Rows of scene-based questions
··········

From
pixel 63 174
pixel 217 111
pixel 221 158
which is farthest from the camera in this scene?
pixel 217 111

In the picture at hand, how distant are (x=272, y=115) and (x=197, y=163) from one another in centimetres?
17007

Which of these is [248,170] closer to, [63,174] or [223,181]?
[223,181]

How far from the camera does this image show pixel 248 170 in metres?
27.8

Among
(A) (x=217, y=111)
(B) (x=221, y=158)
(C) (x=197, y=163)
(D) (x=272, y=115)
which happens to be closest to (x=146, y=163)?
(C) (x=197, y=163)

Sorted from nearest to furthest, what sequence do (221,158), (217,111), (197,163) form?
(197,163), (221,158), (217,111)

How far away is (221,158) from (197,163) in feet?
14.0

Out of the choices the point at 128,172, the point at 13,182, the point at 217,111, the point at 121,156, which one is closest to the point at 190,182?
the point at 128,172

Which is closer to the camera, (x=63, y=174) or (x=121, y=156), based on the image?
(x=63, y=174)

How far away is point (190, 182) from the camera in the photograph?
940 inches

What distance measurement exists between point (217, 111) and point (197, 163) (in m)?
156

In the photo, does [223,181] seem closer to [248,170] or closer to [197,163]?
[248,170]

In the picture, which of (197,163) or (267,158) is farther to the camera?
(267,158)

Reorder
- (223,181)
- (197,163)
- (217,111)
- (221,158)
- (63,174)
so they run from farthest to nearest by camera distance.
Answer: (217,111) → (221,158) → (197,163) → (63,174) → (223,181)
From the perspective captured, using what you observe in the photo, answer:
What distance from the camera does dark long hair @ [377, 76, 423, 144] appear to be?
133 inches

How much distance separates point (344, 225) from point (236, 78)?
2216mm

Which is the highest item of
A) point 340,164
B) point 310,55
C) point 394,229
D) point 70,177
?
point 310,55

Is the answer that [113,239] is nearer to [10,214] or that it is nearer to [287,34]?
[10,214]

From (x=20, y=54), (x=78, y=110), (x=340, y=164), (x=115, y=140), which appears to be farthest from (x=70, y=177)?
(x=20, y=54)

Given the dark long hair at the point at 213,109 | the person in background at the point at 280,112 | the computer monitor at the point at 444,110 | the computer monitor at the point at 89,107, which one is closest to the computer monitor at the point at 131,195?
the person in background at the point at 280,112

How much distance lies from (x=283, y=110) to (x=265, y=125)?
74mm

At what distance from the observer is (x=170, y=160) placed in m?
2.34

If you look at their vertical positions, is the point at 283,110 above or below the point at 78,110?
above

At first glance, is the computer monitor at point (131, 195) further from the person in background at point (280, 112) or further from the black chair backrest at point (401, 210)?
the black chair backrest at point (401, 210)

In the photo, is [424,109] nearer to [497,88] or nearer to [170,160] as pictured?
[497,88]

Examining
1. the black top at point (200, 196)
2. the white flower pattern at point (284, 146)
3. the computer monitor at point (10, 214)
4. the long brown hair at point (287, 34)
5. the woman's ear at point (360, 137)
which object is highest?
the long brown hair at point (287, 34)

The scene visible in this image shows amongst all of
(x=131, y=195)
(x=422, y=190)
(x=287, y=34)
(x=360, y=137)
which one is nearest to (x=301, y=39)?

··········

Copy every one of the rows above verbatim, from the first to the last.

## Exercise answer
From
pixel 63 174
pixel 217 111
pixel 221 158
which is farthest from the camera in this scene?
pixel 217 111

In the picture at hand, how distant are (x=272, y=115) and (x=197, y=163) from one another in centimetres?
17007

Which of these is [248,170] closer to, [63,174] or [223,181]?
[223,181]

How far from the camera does this image show pixel 248 170 in metres?
27.8

Among
(A) (x=217, y=111)
(B) (x=221, y=158)
(C) (x=197, y=163)
(D) (x=272, y=115)
which happens to be closest to (x=146, y=163)?
(C) (x=197, y=163)

Sorted from nearest to furthest, what sequence do (221,158), (217,111), (197,163) form?
(197,163), (221,158), (217,111)

How far away is (221,158) from (197,163) in feet?
14.0

Out of the choices the point at 128,172, the point at 13,182, the point at 217,111, the point at 121,156, which one is closest to the point at 190,182?
the point at 128,172

Which is closer to the camera, (x=63, y=174) or (x=121, y=156), based on the image?
(x=63, y=174)

How far away is point (190, 182) from the camera in the photograph?
940 inches

What distance measurement exists between point (217, 111) and point (197, 163) (in m)?
156

In the photo, does [223,181] seem closer to [248,170] or closer to [197,163]?
[248,170]

In the picture, which of (197,163) or (267,158) is farther to the camera?
(267,158)

Reorder
- (223,181)
- (197,163)
- (217,111)
- (221,158)
- (63,174)
so they run from farthest to nearest by camera distance.
Answer: (217,111) → (221,158) → (197,163) → (63,174) → (223,181)
From the perspective captured, using what you observe in the photo, answer:
What distance from the camera does dark long hair @ [377, 76, 423, 144] appear to be?
133 inches

How much distance separates point (344, 225) from point (236, 78)?
2216mm

Which is the highest item of
A) point 340,164
B) point 310,55
C) point 394,229
D) point 70,177
?
point 310,55

Is the answer that [113,239] is nearer to [10,214] or that it is nearer to [287,34]?
[10,214]

From (x=20, y=54), (x=78, y=110), (x=340, y=164), (x=115, y=140), which appears to be farthest from (x=70, y=177)?
(x=20, y=54)

Given the dark long hair at the point at 213,109 | the person in background at the point at 280,112 | the computer monitor at the point at 444,110 | the computer monitor at the point at 89,107, which one is closest to the computer monitor at the point at 131,195?
the person in background at the point at 280,112

How much distance lies from (x=283, y=110) to (x=265, y=125)?
74mm

At what distance from the observer is (x=170, y=160) placed in m?
2.34

If you look at their vertical positions, is the point at 283,110 above or below the point at 78,110?
above

At first glance, is the computer monitor at point (131, 195) further from the person in background at point (280, 112) or further from the black chair backrest at point (401, 210)?
the black chair backrest at point (401, 210)

In the photo, is [424,109] nearer to [497,88] or nearer to [170,160] as pictured?
[497,88]

Examining
1. the black top at point (200, 196)
2. the white flower pattern at point (284, 146)
3. the computer monitor at point (10, 214)
4. the long brown hair at point (287, 34)
5. the woman's ear at point (360, 137)
which object is highest?
the long brown hair at point (287, 34)

The scene visible in this image shows amongst all of
(x=131, y=195)
(x=422, y=190)
(x=287, y=34)
(x=360, y=137)
which one is nearest to (x=301, y=39)?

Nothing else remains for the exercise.